» **Stored data**:
# # # # #

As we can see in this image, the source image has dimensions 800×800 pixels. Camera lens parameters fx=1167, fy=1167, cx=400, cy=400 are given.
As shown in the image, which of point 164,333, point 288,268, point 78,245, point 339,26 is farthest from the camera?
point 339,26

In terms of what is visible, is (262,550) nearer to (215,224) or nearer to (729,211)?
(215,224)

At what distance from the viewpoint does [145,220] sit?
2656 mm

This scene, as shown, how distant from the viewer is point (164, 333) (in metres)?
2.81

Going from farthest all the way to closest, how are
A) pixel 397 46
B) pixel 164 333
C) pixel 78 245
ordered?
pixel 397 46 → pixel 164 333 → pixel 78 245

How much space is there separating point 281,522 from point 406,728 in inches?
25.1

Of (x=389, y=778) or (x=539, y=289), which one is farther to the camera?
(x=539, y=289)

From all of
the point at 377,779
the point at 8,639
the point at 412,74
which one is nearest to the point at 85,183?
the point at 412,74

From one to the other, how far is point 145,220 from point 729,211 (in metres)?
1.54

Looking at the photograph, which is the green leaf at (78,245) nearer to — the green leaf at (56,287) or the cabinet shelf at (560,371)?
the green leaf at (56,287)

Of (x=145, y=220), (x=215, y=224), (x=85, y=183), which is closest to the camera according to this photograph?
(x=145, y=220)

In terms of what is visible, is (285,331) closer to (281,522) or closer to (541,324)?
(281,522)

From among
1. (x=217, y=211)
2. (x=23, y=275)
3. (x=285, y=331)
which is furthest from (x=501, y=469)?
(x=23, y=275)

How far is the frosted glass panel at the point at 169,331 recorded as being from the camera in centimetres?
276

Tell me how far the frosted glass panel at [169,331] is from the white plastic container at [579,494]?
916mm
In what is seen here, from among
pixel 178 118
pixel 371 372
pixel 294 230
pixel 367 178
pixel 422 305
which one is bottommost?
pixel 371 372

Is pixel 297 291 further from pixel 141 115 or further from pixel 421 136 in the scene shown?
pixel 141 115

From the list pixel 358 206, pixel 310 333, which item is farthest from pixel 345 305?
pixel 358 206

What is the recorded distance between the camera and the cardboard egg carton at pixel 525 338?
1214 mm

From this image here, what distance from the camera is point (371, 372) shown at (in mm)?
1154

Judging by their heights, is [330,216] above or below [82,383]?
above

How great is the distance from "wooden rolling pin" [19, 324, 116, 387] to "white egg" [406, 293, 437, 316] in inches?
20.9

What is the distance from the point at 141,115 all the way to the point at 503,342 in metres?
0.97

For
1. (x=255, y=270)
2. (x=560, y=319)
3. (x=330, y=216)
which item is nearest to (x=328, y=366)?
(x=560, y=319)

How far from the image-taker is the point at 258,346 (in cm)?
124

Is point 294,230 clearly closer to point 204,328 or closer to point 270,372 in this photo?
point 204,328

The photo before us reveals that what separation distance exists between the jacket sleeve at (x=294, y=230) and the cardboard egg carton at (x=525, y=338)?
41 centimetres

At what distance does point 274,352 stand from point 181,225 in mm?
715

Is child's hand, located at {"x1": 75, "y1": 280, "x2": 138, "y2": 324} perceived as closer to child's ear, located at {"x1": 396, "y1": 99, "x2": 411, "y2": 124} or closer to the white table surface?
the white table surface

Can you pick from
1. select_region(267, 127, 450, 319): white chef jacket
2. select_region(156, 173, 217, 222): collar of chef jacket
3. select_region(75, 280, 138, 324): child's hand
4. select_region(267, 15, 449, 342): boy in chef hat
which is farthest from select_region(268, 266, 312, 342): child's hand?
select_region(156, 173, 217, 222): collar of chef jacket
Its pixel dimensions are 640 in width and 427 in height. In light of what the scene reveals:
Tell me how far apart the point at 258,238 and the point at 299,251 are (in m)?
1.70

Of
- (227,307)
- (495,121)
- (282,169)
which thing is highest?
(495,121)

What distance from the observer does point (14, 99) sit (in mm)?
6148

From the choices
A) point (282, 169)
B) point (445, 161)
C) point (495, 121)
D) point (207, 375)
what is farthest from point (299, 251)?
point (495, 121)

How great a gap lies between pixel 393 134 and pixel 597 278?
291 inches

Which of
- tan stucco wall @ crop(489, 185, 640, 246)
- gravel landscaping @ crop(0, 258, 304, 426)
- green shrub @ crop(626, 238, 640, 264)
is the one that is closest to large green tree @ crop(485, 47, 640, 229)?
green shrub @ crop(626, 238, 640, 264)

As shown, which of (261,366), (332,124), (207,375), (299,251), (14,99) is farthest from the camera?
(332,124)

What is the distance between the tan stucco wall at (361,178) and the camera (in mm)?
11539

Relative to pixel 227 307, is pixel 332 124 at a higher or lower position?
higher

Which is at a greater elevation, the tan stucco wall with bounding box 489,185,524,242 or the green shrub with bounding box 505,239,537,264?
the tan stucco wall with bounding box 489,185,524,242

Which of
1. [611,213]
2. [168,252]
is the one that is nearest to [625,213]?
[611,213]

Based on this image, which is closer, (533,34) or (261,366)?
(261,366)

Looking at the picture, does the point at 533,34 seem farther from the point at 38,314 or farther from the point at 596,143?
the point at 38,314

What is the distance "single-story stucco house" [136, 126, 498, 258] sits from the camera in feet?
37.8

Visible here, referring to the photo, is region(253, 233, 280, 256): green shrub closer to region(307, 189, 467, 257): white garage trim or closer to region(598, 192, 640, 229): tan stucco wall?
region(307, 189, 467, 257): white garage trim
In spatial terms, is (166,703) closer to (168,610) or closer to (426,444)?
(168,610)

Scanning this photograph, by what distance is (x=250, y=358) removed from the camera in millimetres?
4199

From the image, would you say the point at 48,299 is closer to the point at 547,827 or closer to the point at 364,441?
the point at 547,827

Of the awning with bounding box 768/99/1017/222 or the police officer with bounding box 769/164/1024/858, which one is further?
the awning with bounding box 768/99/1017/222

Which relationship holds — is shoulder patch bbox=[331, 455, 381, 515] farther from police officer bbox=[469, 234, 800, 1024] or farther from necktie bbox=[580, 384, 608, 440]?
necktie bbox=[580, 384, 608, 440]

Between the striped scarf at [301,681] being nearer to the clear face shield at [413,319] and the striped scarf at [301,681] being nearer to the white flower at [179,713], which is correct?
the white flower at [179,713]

# # # # #

Quote word for word every line from the one containing "Of the awning" down to the last line above.

» **The output**:
Of the awning with bounding box 768/99/1017/222 or the police officer with bounding box 769/164/1024/858, which one is further?
the awning with bounding box 768/99/1017/222

Which relationship holds — is shoulder patch bbox=[331, 455, 381, 515] farther from police officer bbox=[469, 234, 800, 1024] or farther from necktie bbox=[580, 384, 608, 440]?
necktie bbox=[580, 384, 608, 440]

Between the striped scarf at [301,681] being nearer to the clear face shield at [413,319] and the striped scarf at [301,681] being nearer to the white flower at [179,713], which is correct?
the white flower at [179,713]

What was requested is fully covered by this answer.